* _Aim of the task_
Convert the rows below into a JSON list of strings, one string per line, leaving out blank lines.

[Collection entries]
********
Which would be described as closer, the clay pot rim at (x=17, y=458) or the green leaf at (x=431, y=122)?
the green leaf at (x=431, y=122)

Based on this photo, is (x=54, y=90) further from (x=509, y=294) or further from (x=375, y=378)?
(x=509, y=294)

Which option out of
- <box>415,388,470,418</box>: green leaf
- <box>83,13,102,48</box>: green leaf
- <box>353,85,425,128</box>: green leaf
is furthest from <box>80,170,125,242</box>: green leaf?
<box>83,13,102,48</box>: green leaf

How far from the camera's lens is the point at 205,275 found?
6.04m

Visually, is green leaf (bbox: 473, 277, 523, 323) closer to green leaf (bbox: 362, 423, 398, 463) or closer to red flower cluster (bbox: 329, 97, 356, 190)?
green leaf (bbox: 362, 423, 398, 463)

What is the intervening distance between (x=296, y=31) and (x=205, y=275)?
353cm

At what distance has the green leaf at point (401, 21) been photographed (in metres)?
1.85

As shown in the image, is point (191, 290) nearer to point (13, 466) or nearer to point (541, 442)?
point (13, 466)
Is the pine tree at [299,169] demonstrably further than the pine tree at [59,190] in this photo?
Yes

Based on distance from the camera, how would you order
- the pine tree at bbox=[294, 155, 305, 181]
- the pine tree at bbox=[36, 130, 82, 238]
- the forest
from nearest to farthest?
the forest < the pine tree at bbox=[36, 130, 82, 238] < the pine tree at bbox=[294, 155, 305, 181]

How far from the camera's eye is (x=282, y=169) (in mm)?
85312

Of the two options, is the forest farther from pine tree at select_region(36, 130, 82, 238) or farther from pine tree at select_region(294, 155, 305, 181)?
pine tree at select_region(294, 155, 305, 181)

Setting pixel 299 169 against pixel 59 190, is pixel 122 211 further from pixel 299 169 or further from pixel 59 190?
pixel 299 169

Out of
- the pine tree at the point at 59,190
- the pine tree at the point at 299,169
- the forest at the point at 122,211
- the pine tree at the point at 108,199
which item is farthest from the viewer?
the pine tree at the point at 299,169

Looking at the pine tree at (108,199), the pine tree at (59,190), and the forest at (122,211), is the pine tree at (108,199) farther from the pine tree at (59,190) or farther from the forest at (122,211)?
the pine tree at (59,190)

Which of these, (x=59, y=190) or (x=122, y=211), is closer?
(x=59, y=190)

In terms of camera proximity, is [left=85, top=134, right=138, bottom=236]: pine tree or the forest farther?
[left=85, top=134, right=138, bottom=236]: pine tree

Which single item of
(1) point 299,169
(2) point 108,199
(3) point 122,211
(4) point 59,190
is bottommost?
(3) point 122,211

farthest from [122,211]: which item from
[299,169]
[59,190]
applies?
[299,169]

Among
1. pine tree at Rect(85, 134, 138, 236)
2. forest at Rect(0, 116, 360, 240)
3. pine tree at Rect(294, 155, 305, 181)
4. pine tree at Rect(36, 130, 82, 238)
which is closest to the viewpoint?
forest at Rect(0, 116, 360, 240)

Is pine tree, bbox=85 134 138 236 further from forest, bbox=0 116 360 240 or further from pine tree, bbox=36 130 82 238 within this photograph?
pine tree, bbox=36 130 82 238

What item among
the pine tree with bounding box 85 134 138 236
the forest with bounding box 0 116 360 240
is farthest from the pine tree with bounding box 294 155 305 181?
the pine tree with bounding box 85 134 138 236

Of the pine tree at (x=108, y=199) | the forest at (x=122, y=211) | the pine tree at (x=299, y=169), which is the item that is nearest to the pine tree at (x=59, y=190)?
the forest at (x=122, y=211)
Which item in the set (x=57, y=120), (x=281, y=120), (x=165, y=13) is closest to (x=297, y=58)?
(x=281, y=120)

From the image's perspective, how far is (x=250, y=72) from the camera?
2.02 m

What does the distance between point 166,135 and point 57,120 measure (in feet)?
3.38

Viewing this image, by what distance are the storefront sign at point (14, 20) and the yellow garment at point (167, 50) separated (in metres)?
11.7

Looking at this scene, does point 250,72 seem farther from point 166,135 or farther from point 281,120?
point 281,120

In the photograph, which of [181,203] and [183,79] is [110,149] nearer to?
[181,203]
********
* _Reply_
[
  "Which would be described as closer, the clay pot rim at (x=17, y=458) or the green leaf at (x=431, y=122)?",
  "the green leaf at (x=431, y=122)",
  "Based on this photo, is (x=54, y=90) further from (x=509, y=294) or further from (x=375, y=378)?",
  "(x=509, y=294)",
  "Which option out of",
  "- <box>415,388,470,418</box>: green leaf",
  "- <box>83,13,102,48</box>: green leaf",
  "- <box>353,85,425,128</box>: green leaf",
  "is furthest from <box>80,170,125,242</box>: green leaf?",
  "<box>83,13,102,48</box>: green leaf",
  "How far from the camera's lens is the point at 205,275 found?",
  "6.04m",
  "Visually, is green leaf (bbox: 473, 277, 523, 323) closer to green leaf (bbox: 362, 423, 398, 463) or closer to red flower cluster (bbox: 329, 97, 356, 190)?",
  "green leaf (bbox: 362, 423, 398, 463)",
  "What is the intervening distance between (x=296, y=31) and (x=205, y=275)?",
  "353cm",
  "At what distance has the green leaf at point (401, 21) been photographed (in metres)?",
  "1.85",
  "As shown in the image, is point (191, 290) nearer to point (13, 466) or nearer to point (541, 442)?",
  "point (13, 466)",
  "Is the pine tree at [299,169] demonstrably further than the pine tree at [59,190] in this photo?",
  "Yes",
  "Based on distance from the camera, how would you order",
  "- the pine tree at bbox=[294, 155, 305, 181]",
  "- the pine tree at bbox=[36, 130, 82, 238]",
  "- the forest",
  "from nearest to farthest?",
  "the forest < the pine tree at bbox=[36, 130, 82, 238] < the pine tree at bbox=[294, 155, 305, 181]",
  "How far from the camera's eye is (x=282, y=169) (in mm)?",
  "85312",
  "Of the two options, is the forest farther from pine tree at select_region(36, 130, 82, 238) or farther from pine tree at select_region(294, 155, 305, 181)?",
  "pine tree at select_region(294, 155, 305, 181)",
  "Setting pixel 299 169 against pixel 59 190, is pixel 122 211 further from pixel 299 169 or further from pixel 59 190?",
  "pixel 299 169",
  "Out of",
  "- the pine tree at the point at 59,190",
  "- the pine tree at the point at 299,169",
  "- the forest at the point at 122,211",
  "- the pine tree at the point at 108,199",
  "which item is farthest from the viewer?",
  "the pine tree at the point at 299,169",
  "Looking at the pine tree at (108,199), the pine tree at (59,190), and the forest at (122,211), is the pine tree at (108,199) farther from the pine tree at (59,190) or farther from the forest at (122,211)?",
  "the pine tree at (59,190)",
  "Which of these, (x=59, y=190) or (x=122, y=211), is closer?",
  "(x=59, y=190)",
  "In terms of camera proximity, is [left=85, top=134, right=138, bottom=236]: pine tree or the forest farther?",
  "[left=85, top=134, right=138, bottom=236]: pine tree",
  "Which single item of",
  "(1) point 299,169",
  "(2) point 108,199",
  "(3) point 122,211",
  "(4) point 59,190",
  "is bottommost?",
  "(3) point 122,211",
  "farthest from [122,211]: which item from",
  "[299,169]",
  "[59,190]",
  "applies?",
  "[299,169]",
  "Among",
  "1. pine tree at Rect(85, 134, 138, 236)",
  "2. forest at Rect(0, 116, 360, 240)",
  "3. pine tree at Rect(294, 155, 305, 181)",
  "4. pine tree at Rect(36, 130, 82, 238)",
  "which is closest to the viewpoint?",
  "forest at Rect(0, 116, 360, 240)",
  "Is pine tree, bbox=85 134 138 236 further from forest, bbox=0 116 360 240 or further from pine tree, bbox=36 130 82 238 within this photograph?",
  "pine tree, bbox=36 130 82 238",
  "What item among",
  "the pine tree with bounding box 85 134 138 236",
  "the forest with bounding box 0 116 360 240",
  "is farthest from the pine tree with bounding box 294 155 305 181?",
  "the pine tree with bounding box 85 134 138 236",
  "Of the pine tree at (x=108, y=199) | the forest at (x=122, y=211) | the pine tree at (x=299, y=169), which is the item that is nearest to the pine tree at (x=59, y=190)?",
  "the forest at (x=122, y=211)",
  "Which item in the set (x=57, y=120), (x=281, y=120), (x=165, y=13) is closest to (x=297, y=58)?",
  "(x=281, y=120)",
  "From the image's perspective, how far is (x=250, y=72) from the camera?",
  "2.02 m",
  "What does the distance between point 166,135 and point 57,120 measure (in feet)?",
  "3.38",
  "Viewing this image, by what distance are the storefront sign at point (14, 20) and the yellow garment at point (167, 50) separated (in metres)?",
  "11.7",
  "Looking at this scene, does point 250,72 seem farther from point 166,135 or farther from point 281,120?",
  "point 281,120",
  "In the photograph, which of [181,203] and [183,79] is [110,149] nearer to?",
  "[181,203]"
]